- EXERCISE REQUIREMENTS -
Nothing but an exact copy of the data should be given.

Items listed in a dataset
[Start of Attachment]

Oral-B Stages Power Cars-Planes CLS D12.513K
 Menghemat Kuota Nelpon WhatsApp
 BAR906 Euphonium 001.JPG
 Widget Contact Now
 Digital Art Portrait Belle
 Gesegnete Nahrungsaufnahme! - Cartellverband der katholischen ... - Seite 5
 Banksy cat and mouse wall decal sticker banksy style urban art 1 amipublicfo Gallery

[End of Attachment]

- TASK RESPONSE -
Oral-B Stages Power Cars-Planes CLS D12.513K
 Menghemat Kuota Nelpon WhatsApp
 BAR906 Euphonium 001.JPG
 Widget Contact Now
 Digital Art Portrait Belle
 Gesegnete Nahrungsaufnahme! - Cartellverband der katholischen ... - Seite 5
 Banksy cat and mouse wall decal sticker banksy style urban art 1 amipublicfo Gallery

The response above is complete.